Oil rises more than 2 percent as U.S. sanctions on Iran squeeze supply
By Trend
Oil prices rose more than 2 percent on Tuesday as U.S. sanctions squeezed Iranian crude exports, tightening global supply despite efforts by Washington to get other producers to increase output, Reuters reported.
Since spring when the Trump Administration said it would impose sanctions on Iran, crude traders have priced in a risk premium reflecting the supply shortages that may occur when exports from the third-largest OPEC member are cut. As the Nov. 4 date for imposing sanctions draws nearer, the premium has increased.
“The fear is that the sanctions could be so successful that it takes more oil off the market than the OPEC and non-OPEC producers can make up for,” said Andrew Lipow, president of Lipow Oil Associates in Houston.
Brent crude LCOc1 futures rose $1.67 to $79.04 a barrel, a 2.2 percent gain, by 1:10 p.m. EDT (1710 GMT).
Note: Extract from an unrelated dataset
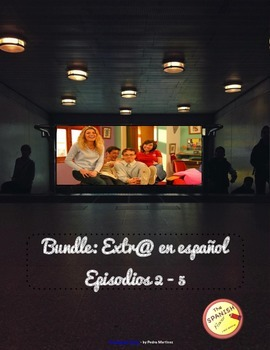 Extra en español (Spanish Extr@). Bundle: Episodios 2 - 5. Discovery channel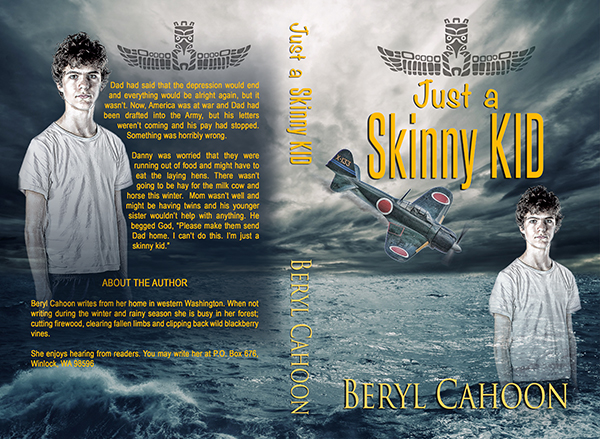 Just A Skinny Kid by Beryl Cahoon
US West Texas Intermediate (WTI) crude CLc1 futures gained $1.95, or 2.9 percent, to $69.49 a barrel.
Washington has told its allies to reduce imports of Iranian oil and several Asian buyers, including South Korea, Japan and India appear to be falling in line.
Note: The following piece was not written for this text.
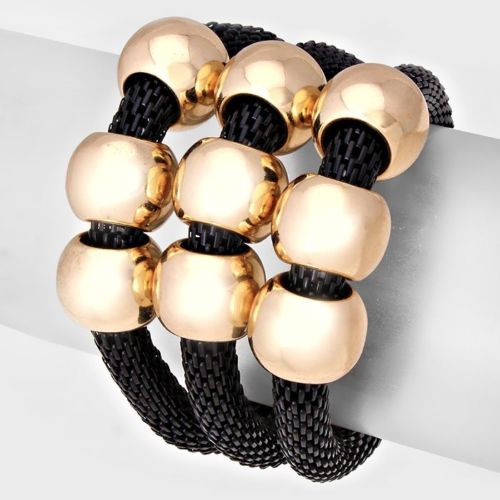 Gold Black Mesh Ring Charm Layered Stretch Bracelet Set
But the US government does not want to push up oil prices, which could depress economic activity or even trigger a slowdown in global growth.
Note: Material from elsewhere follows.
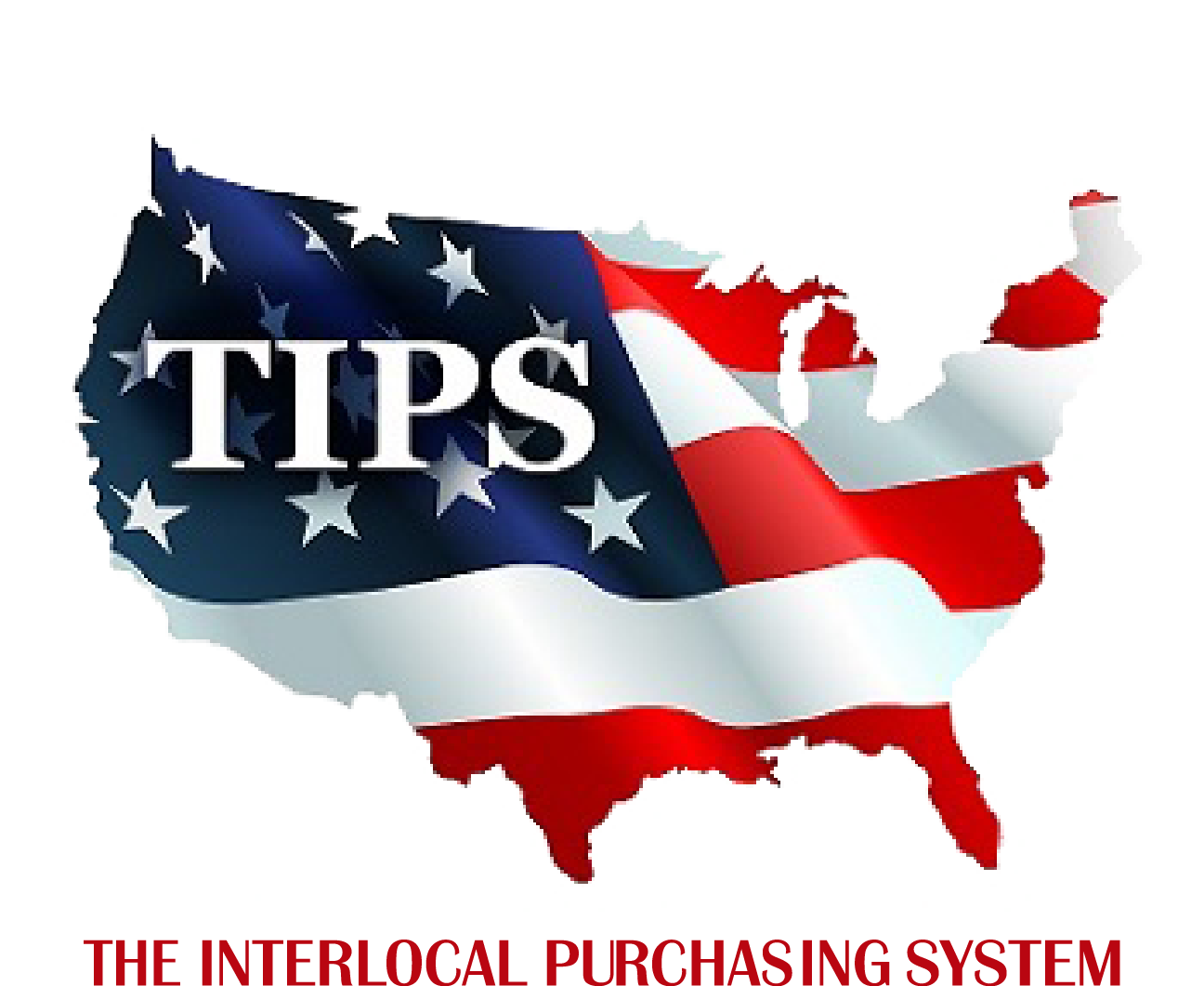 The Interlocal Purchasing System (TIPS) Logo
US Energy Secretary Rick Perry met Saudi Energy Minister Khalid al-Falih on Monday in Washington, as the Trump administration encourages big oil-producing countries to keep output high. Perry will meet with Russian Energy Minister Alexander Novak on Thursday in Moscow.
Russia, the United States and Saudi Arabia are the world’s three biggest oil producers by far, meeting around a third of the world’s almost 100 million barrels per day (bpd) of daily crude consumption.